The data comes from a lot of web crawling and parsing. There are some gaps in
our data, and we have a project scheduled in which we will focus on getting
our structured data really, really clean.

Wrt clicking on the screenshot or the source URL... I agree that it would be
frustrating given your process of opening things in a new tab. Let me provide
a little context and also ask a few question.

Context: When you click through on a link, the page you are taken too may not
resemble the screenshot. The screenshot was taken on a particular date with a
particular user-agent and accept-language. So, if you are on a PC and click
through on a mobile screenshot, the page will almost certainly look different.
The popup is intended to inform folks of this. (True, we could show the
warning only once.)

Questions: 1) What are looking for when you open the underlying site? There
are certainly good reasons for going to the site. For example, you may want to
see the dynamic aspects of the page that we cannot capture with a simple
screenshot. I just want to understand if there is a way for us to delivery
directly some of what you are looking for.

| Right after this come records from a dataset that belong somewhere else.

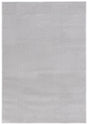 Safavieh Saylor 100 4'-0" x 6'-0" Rug in Grey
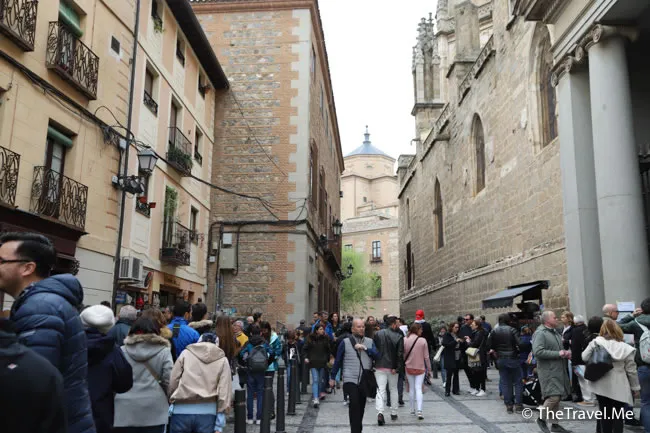 旅遊, Travel, 渡假, 觀光, sightseeing, 歐洲, europe, 西班牙, spain, 馬德里, Madrid, 沙拉哥薩, Zaragoz, 巴塞隆拿, Barcelona, 美食, delicacies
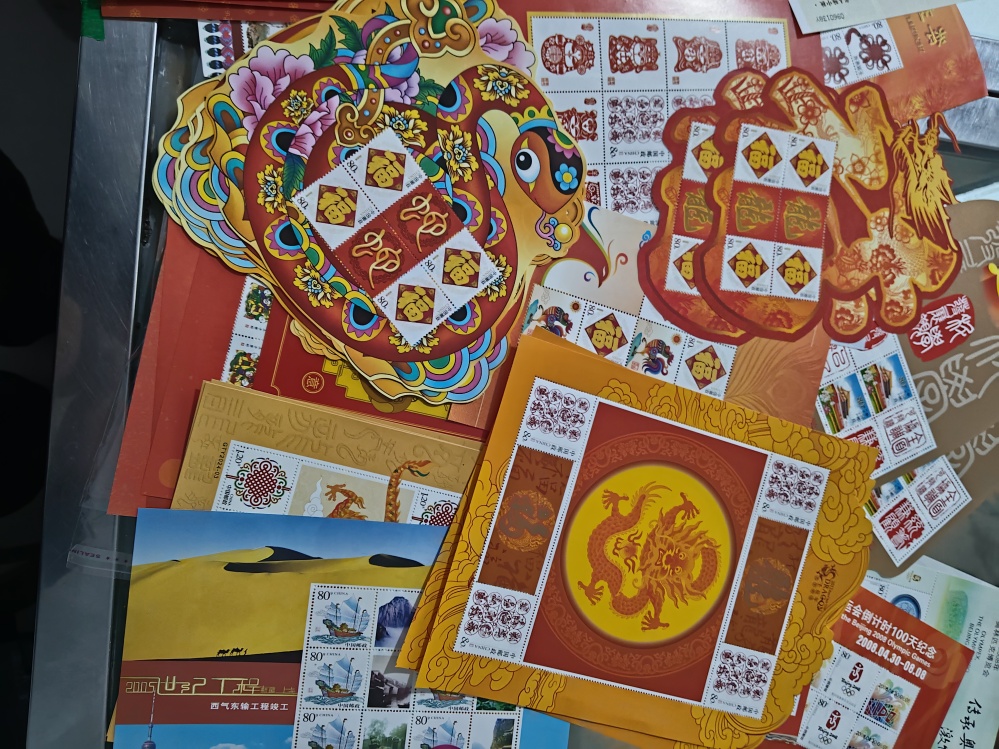 ͼƬ��������´��ڴ򿪲鿴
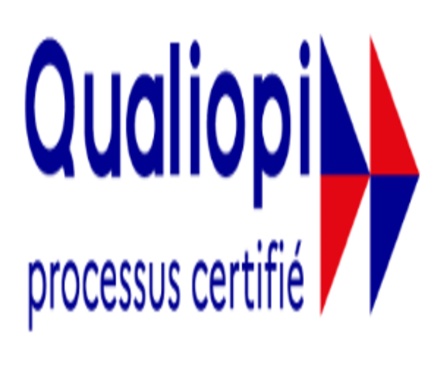 Formation Qualiopi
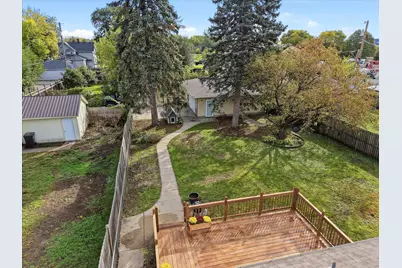 4840 N 6th Street, Minneapolis, MN 55430 - Photo 40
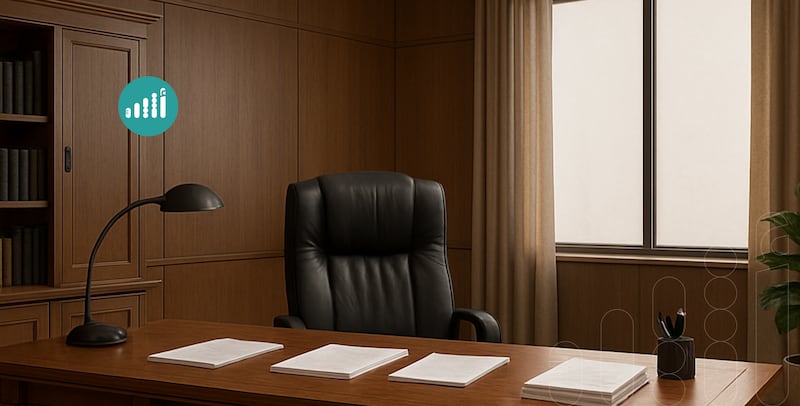 من شغل منصبي أمين عام وزارة الدفاع ورئيس هيئة الدفاع المدني والإسعاف قبل التعيينات الجديدة؟ 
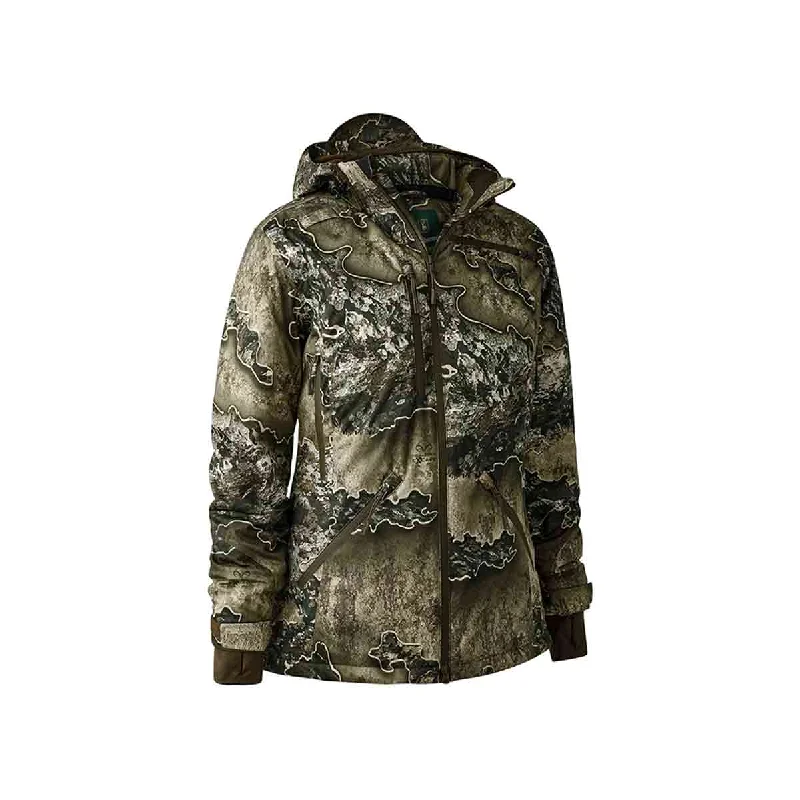 Realtree Excape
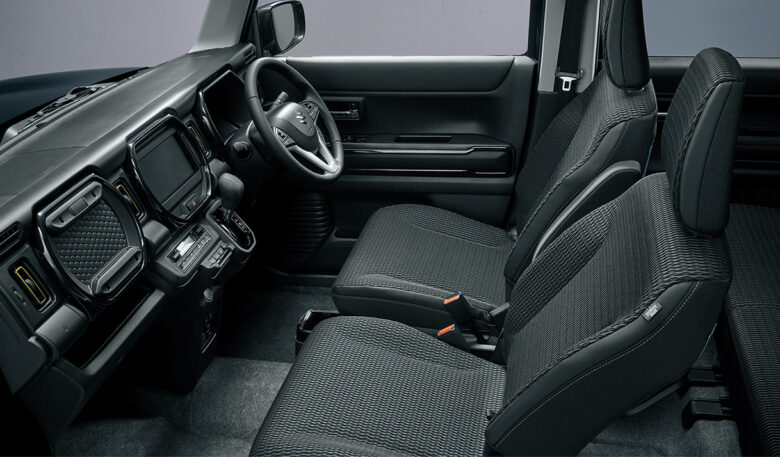 公式サイトからの引用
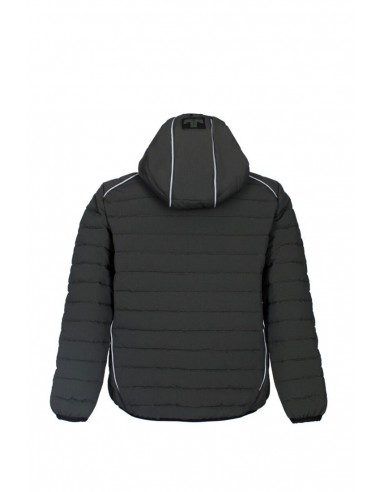 Giacca VAJOLET Junior - ZOTTA FOREST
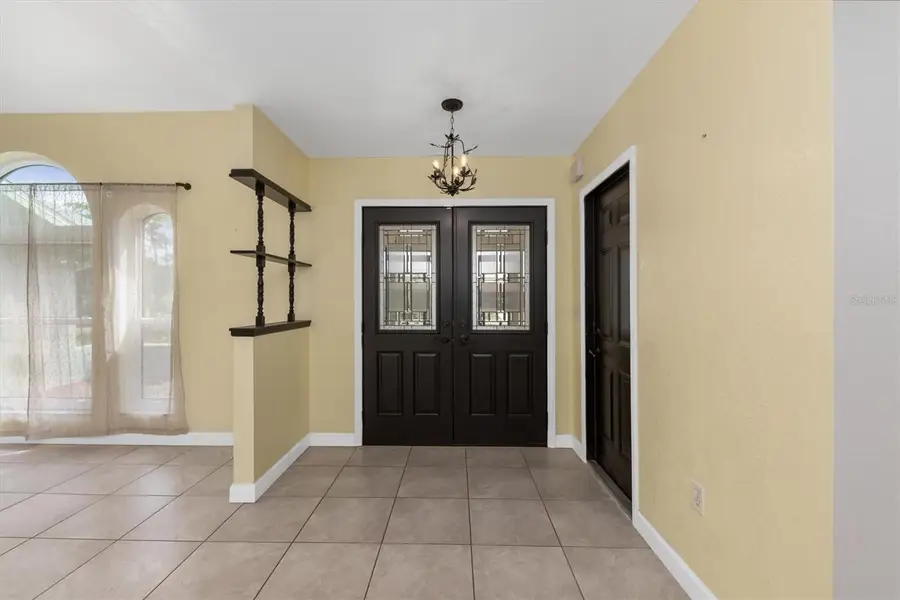 10033 Stonecrop Avenue, Englewood, FL 34224 - #3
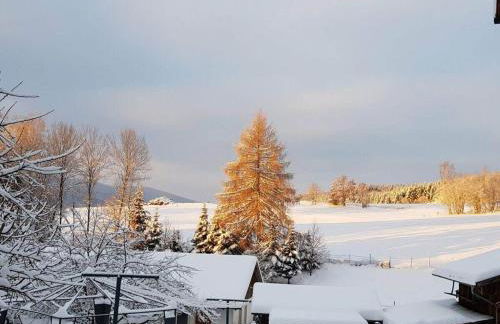 Holiday Apartment Waidlersuite - Photo 5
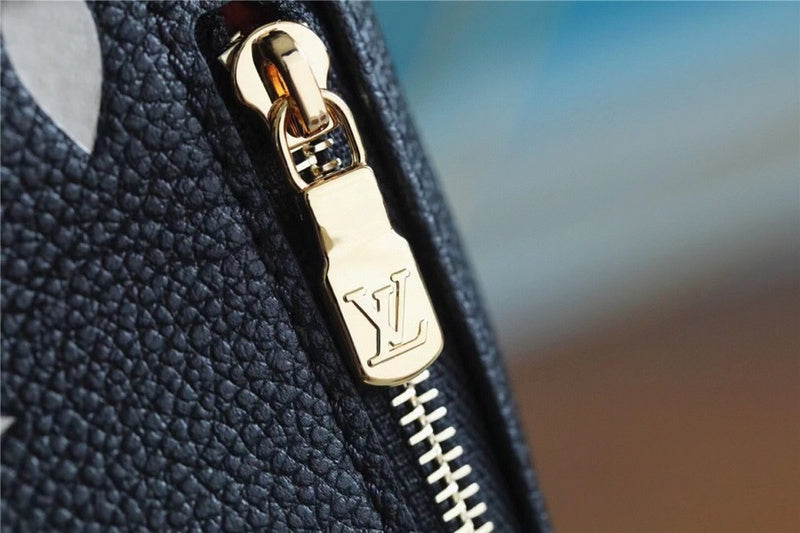 Glami - LUV Bags - 010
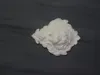0.2mm layer, 2 walls, 10% infill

2) Would this process work for you? - We already have the concept of
Collections -- a "directory" in which you can save a group of screenshots.
What if we had a "quick save" button that would save the screenshot to some
default folder without the overhead of the popup that asks you where you want
to put the image. Then you could quickly save off 100 or so images that you
found interesting. Next, you could make a second pass and go through the the
images you saved, clicking through to the sites etc.? What if you could export
the URLs from a Collection?

Thanks!

John